***** Data excerpts *****
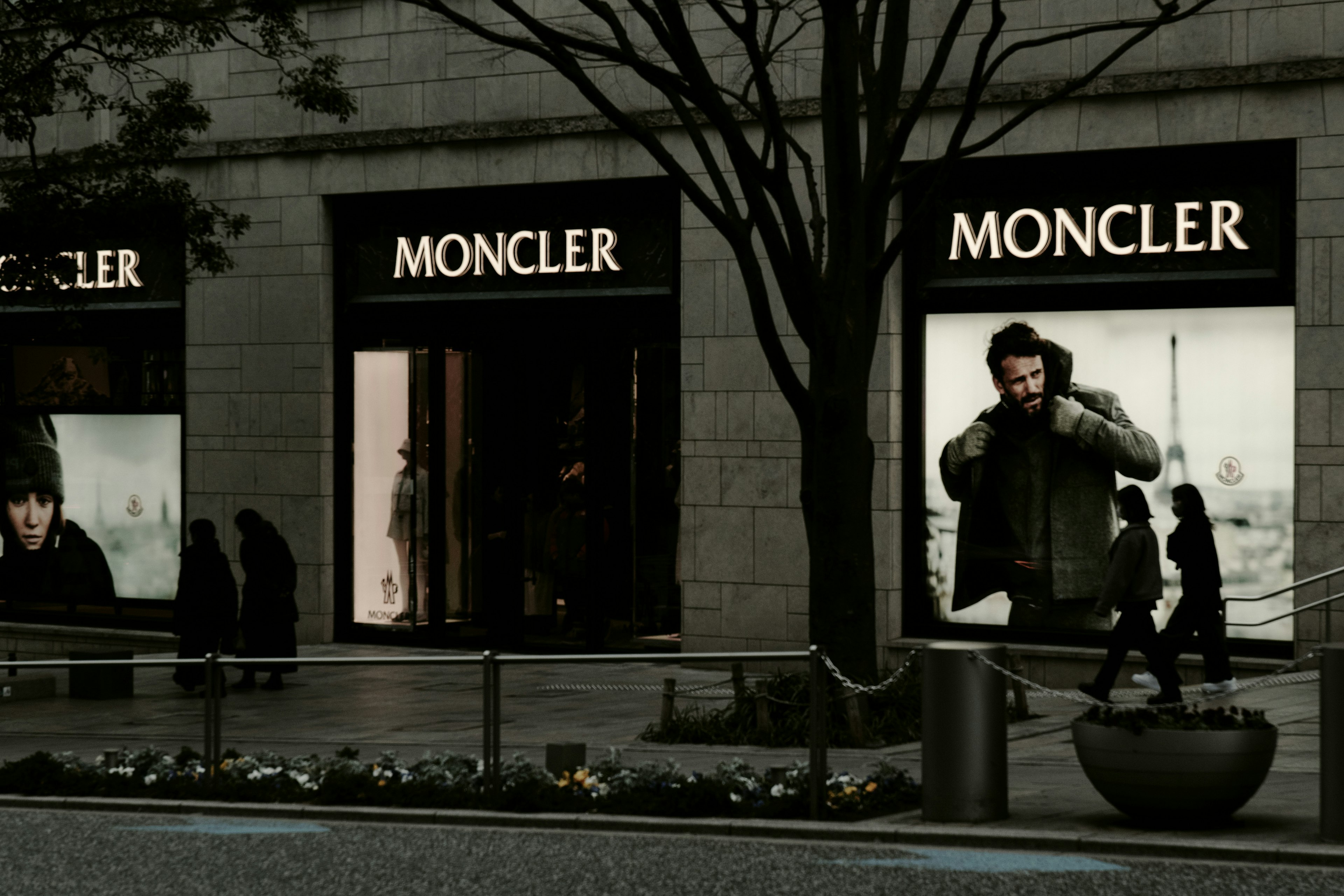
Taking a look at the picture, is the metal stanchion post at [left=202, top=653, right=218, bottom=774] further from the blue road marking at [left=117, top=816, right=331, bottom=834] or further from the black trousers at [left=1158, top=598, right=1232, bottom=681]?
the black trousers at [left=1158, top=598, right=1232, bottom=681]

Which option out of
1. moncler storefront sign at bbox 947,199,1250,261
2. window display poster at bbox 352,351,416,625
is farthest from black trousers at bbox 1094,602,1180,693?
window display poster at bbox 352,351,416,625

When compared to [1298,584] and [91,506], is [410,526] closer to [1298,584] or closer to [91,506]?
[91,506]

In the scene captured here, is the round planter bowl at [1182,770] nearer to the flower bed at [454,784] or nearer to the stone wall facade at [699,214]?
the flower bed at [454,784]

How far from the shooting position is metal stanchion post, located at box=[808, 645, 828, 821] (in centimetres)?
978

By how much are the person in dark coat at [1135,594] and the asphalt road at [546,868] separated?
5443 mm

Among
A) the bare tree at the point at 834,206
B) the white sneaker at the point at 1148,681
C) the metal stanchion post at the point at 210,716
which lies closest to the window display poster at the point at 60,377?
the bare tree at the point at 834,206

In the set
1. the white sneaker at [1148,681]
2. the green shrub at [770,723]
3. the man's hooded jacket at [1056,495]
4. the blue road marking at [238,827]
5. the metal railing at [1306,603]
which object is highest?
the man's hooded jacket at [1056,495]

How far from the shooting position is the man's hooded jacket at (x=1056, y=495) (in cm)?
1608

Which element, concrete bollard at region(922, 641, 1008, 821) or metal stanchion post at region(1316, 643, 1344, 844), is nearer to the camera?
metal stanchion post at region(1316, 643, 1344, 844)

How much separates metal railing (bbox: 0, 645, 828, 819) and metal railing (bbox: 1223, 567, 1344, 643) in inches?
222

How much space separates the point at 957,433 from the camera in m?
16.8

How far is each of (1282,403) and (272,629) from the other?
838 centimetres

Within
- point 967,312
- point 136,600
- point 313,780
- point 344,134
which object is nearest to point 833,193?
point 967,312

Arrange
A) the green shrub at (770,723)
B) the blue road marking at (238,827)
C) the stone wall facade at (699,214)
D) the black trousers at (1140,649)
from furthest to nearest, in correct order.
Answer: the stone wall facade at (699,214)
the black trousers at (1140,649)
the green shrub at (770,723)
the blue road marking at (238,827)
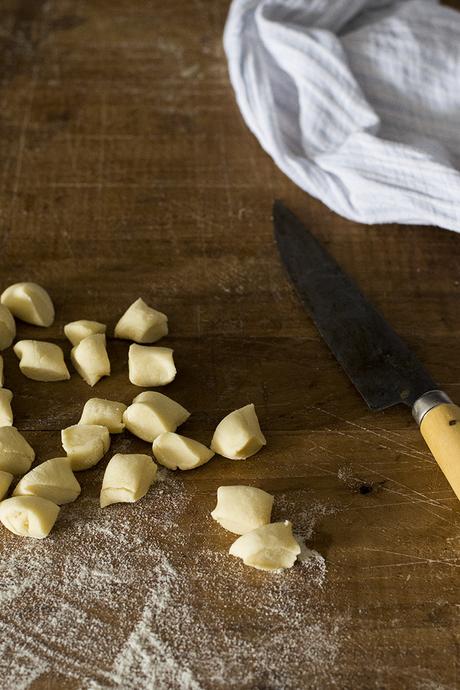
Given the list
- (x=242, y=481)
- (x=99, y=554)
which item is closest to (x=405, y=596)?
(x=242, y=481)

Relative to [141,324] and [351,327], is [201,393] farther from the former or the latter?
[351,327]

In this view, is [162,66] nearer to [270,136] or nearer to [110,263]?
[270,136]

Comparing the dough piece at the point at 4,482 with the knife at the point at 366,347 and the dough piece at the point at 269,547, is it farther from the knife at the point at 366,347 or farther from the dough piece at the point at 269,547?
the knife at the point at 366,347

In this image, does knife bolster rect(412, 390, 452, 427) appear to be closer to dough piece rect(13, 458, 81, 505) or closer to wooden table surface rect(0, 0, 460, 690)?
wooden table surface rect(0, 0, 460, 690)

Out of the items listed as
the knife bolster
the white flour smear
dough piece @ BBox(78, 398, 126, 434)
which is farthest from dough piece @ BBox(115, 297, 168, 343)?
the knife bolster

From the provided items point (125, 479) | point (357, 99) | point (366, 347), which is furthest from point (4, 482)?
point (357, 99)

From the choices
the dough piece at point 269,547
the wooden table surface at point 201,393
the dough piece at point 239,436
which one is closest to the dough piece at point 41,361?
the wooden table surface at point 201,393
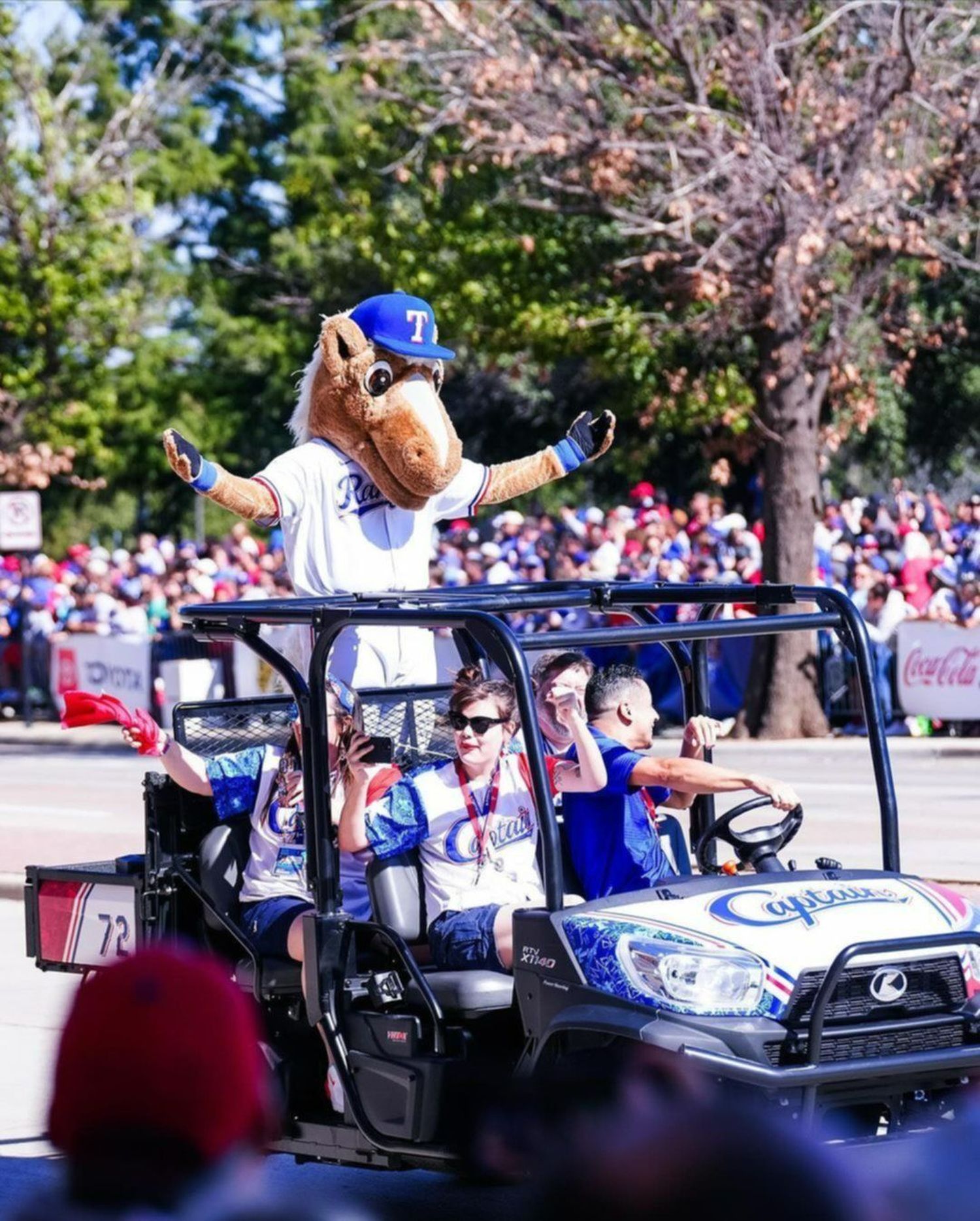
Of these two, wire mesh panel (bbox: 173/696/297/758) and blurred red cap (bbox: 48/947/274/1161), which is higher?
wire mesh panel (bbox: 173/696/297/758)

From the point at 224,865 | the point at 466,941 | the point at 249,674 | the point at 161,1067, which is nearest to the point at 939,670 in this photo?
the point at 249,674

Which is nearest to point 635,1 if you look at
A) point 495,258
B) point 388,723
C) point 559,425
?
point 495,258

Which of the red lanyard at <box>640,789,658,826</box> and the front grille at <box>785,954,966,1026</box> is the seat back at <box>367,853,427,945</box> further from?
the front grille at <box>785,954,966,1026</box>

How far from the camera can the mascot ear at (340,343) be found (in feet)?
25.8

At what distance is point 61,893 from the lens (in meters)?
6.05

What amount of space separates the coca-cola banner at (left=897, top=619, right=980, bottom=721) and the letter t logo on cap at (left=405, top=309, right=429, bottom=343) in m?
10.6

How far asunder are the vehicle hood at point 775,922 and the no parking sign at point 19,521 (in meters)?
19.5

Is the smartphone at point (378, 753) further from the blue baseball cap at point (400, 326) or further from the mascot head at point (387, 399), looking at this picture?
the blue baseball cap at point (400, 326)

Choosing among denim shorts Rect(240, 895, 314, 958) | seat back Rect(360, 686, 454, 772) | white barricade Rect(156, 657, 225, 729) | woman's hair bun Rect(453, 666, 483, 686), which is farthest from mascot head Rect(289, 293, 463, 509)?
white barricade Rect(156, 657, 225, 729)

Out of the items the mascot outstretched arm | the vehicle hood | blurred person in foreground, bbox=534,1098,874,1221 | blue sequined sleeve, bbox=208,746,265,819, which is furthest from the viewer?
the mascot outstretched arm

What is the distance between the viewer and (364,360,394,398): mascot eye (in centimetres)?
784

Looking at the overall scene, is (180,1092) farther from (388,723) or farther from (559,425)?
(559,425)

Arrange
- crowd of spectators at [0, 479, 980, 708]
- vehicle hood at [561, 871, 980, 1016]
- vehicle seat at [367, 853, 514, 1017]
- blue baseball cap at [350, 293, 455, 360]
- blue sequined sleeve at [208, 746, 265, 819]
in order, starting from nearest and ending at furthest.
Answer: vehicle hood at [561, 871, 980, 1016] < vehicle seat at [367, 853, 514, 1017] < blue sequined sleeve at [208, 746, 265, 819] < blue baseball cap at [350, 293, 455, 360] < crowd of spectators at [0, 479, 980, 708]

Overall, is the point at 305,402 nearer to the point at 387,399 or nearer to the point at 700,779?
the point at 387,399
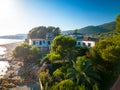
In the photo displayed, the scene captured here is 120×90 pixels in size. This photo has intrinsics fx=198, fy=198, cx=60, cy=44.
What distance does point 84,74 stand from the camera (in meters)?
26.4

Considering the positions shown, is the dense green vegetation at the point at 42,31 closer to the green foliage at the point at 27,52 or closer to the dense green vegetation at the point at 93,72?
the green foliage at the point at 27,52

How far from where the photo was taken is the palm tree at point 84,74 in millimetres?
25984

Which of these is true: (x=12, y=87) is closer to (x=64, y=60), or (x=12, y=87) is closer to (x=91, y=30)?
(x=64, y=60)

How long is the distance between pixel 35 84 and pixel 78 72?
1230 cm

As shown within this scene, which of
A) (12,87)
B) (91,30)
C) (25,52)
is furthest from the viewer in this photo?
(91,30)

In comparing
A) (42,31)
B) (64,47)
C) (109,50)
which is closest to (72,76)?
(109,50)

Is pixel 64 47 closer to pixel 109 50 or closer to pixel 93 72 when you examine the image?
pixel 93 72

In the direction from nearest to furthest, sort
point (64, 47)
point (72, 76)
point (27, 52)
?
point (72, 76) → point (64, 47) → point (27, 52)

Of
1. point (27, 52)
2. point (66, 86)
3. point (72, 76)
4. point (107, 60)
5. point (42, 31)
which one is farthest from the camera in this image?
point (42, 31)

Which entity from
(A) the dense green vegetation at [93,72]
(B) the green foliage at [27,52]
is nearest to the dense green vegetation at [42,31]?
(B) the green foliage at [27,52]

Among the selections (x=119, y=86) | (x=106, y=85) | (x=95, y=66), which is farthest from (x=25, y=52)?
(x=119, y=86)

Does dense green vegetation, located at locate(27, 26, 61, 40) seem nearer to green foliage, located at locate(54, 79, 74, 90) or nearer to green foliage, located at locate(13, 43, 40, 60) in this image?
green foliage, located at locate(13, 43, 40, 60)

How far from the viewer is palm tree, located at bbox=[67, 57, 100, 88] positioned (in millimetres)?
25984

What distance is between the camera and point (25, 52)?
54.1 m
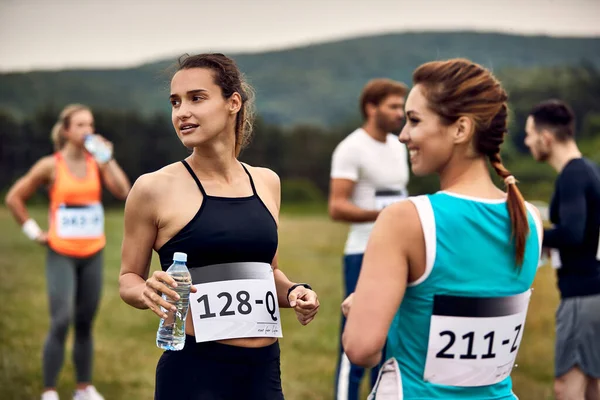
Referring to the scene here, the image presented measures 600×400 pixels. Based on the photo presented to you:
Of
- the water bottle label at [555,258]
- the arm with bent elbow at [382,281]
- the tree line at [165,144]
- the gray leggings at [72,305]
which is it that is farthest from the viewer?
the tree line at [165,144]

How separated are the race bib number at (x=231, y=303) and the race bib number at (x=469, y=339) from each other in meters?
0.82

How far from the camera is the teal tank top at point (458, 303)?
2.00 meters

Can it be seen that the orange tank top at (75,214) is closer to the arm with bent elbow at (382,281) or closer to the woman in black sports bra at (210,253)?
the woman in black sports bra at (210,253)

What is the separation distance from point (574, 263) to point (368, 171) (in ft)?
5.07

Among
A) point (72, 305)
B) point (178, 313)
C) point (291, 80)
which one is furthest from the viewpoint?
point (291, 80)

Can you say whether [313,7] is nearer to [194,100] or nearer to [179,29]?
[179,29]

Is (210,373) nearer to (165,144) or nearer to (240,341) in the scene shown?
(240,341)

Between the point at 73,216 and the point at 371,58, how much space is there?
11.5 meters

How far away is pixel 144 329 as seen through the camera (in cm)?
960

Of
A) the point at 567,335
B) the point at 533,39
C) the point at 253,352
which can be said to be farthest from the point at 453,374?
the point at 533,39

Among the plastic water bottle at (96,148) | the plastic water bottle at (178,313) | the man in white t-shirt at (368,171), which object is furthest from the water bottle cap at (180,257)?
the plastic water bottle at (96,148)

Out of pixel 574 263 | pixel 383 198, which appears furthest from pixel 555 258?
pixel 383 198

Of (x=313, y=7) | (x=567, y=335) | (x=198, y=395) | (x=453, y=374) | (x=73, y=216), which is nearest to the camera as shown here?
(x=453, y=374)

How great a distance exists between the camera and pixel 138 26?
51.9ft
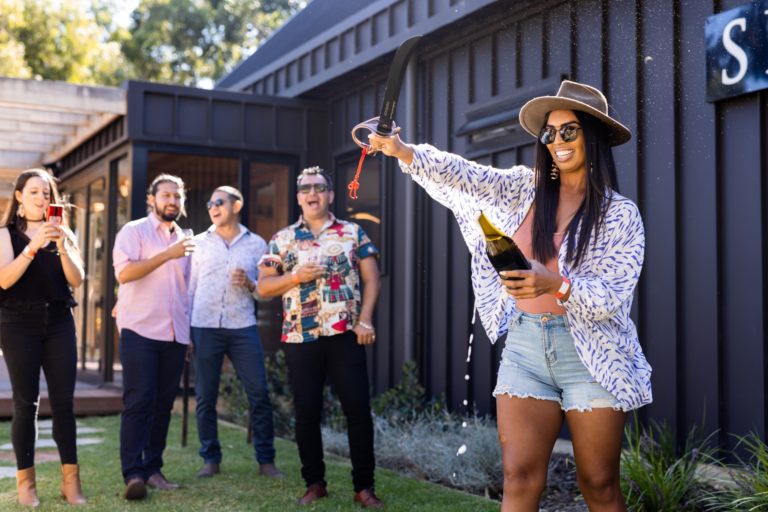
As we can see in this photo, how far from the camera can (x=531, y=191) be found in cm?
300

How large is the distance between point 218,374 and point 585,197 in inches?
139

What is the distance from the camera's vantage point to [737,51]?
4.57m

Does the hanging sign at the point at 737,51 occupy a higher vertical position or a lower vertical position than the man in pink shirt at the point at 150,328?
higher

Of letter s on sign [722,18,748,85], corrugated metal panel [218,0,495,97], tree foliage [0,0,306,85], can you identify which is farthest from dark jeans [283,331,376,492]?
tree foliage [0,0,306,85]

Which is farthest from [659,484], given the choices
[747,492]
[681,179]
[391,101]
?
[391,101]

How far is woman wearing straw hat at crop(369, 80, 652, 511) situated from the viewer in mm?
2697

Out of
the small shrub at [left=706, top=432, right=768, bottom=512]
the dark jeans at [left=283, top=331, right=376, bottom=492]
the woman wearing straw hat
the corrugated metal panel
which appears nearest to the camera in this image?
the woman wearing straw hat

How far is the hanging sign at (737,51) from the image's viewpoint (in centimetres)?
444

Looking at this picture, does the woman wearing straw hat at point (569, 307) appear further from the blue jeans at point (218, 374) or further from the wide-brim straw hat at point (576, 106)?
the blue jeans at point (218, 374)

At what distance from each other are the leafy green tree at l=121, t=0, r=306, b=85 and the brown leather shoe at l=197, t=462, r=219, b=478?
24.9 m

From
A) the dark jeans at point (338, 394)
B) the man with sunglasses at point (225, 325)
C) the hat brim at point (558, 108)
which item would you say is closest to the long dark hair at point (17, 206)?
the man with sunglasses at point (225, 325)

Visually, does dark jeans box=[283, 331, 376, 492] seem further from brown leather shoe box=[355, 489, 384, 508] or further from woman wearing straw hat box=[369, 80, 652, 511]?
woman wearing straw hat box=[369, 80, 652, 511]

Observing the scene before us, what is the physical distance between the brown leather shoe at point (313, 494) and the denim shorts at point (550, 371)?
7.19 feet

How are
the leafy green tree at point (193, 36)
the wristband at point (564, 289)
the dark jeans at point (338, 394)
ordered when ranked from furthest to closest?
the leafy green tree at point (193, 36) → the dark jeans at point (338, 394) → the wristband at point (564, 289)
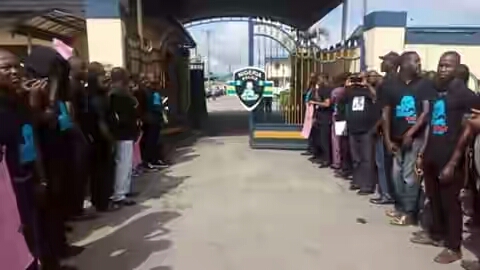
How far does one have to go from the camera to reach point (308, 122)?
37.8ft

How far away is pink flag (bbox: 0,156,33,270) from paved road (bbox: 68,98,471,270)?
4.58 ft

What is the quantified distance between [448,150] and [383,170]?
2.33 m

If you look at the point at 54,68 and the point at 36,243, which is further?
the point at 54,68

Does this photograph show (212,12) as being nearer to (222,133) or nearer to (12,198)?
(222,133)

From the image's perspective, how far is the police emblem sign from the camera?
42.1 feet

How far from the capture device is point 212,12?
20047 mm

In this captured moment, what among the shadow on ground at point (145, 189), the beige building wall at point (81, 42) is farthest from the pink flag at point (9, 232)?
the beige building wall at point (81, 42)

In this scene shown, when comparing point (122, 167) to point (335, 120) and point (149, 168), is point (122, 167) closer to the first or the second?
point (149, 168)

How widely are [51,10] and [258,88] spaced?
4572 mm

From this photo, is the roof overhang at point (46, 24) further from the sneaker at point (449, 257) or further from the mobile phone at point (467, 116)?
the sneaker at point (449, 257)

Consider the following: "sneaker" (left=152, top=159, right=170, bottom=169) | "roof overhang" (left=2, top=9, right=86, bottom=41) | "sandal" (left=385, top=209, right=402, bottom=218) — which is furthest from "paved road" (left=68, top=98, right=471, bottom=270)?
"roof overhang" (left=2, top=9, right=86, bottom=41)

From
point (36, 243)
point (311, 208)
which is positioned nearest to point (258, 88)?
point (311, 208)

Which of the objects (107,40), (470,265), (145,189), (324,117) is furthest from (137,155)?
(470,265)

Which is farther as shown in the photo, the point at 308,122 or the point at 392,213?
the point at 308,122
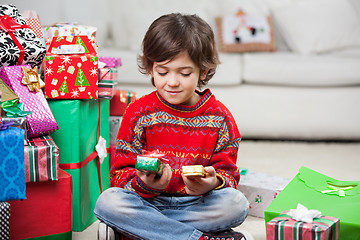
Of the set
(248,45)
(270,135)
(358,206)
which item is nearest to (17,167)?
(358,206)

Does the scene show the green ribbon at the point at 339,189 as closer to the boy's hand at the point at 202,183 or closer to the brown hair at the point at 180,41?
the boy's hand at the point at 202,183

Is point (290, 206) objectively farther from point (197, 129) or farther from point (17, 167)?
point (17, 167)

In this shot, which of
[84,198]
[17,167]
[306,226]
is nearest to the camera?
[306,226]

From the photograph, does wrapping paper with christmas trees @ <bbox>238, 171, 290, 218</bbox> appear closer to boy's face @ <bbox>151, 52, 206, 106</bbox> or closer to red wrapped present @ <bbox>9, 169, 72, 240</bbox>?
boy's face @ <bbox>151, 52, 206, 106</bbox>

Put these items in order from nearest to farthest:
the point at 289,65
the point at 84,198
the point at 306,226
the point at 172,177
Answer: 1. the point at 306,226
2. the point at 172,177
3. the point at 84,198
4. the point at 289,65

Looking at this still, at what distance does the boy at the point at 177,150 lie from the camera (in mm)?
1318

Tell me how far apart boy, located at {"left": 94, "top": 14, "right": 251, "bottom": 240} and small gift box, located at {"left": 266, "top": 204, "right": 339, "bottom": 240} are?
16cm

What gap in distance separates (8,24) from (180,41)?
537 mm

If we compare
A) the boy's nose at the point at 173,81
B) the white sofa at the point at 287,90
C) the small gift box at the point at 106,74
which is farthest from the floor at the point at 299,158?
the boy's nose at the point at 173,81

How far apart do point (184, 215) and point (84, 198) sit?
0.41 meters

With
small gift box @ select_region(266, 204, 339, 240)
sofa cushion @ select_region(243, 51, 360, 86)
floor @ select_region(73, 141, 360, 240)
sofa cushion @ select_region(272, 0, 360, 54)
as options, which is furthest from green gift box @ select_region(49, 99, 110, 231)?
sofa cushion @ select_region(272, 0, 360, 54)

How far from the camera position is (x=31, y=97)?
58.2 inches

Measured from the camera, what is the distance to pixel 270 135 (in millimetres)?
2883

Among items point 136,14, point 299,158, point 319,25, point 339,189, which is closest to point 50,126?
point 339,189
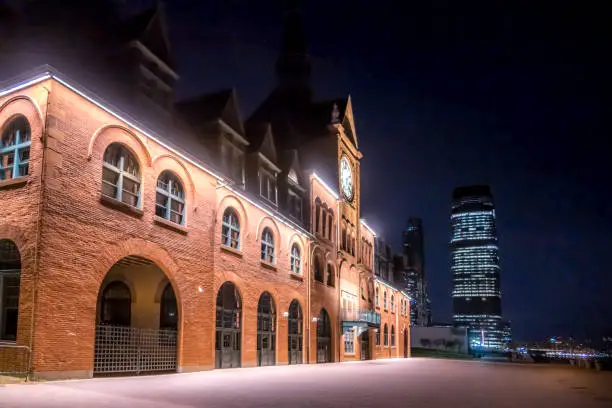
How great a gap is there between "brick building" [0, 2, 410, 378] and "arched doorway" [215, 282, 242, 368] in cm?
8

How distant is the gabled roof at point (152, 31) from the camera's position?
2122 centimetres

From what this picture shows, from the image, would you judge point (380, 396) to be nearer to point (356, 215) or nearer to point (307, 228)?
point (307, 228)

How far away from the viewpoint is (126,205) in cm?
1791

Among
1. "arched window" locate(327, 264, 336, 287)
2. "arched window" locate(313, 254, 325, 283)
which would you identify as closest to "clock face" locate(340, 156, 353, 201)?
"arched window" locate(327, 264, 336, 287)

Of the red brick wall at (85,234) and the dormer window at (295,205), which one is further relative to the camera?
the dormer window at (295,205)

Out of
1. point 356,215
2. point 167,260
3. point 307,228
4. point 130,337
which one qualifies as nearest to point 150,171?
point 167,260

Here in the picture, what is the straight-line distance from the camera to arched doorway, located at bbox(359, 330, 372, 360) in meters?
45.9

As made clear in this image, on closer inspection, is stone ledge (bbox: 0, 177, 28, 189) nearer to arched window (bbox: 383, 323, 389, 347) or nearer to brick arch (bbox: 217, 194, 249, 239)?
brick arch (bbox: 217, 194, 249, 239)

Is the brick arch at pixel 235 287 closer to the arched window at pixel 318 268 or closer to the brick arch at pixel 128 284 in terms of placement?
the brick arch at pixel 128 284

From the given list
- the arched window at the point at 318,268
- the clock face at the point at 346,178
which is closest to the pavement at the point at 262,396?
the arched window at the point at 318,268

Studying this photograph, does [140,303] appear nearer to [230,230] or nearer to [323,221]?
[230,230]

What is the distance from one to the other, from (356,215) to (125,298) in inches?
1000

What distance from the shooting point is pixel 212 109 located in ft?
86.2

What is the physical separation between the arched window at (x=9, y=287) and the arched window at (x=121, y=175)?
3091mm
*****
What you have to do. Return the lines beginning at the one that contains "How far away from" and continuing through the last line of the data, exactly as they stand and without any others.

Task answer.
How far away from the viewpoint is (126,205) in cm?
1791

Among
1. "arched window" locate(327, 264, 336, 287)
2. "arched window" locate(313, 254, 325, 283)
which would you identify as closest to "clock face" locate(340, 156, 353, 201)?
"arched window" locate(327, 264, 336, 287)

Of the red brick wall at (85,234) and the dormer window at (295,205), which one is further relative to the camera?
the dormer window at (295,205)

Out of
1. point 356,215
2. point 167,260
3. point 307,228
4. point 130,337
which one qualifies as nearest to point 150,171?
point 167,260

Here in the picture, what is the straight-line distance from the camera to arched doorway, located at bbox(359, 330, 372, 360) in meters?
45.9

As made clear in this image, on closer inspection, is stone ledge (bbox: 0, 177, 28, 189) nearer to arched window (bbox: 383, 323, 389, 347) or nearer to brick arch (bbox: 217, 194, 249, 239)?
brick arch (bbox: 217, 194, 249, 239)

Is the brick arch at pixel 235 287 closer to the arched window at pixel 318 268 or closer to the brick arch at pixel 128 284 in terms of placement?
the brick arch at pixel 128 284

From the given list
- the arched window at the point at 318,268
- the clock face at the point at 346,178
which is closest to the pavement at the point at 262,396?
the arched window at the point at 318,268

Studying this photograph, does [140,303] appear nearer to [230,230] or nearer to [323,221]?
[230,230]

What is the distance from one to the other, from (356,215) to (125,298) in inches?
1000

What distance from the shooting point is pixel 212 109 located in ft?
86.2

What is the physical separation between the arched window at (x=9, y=287) and the arched window at (x=121, y=175)?
3091mm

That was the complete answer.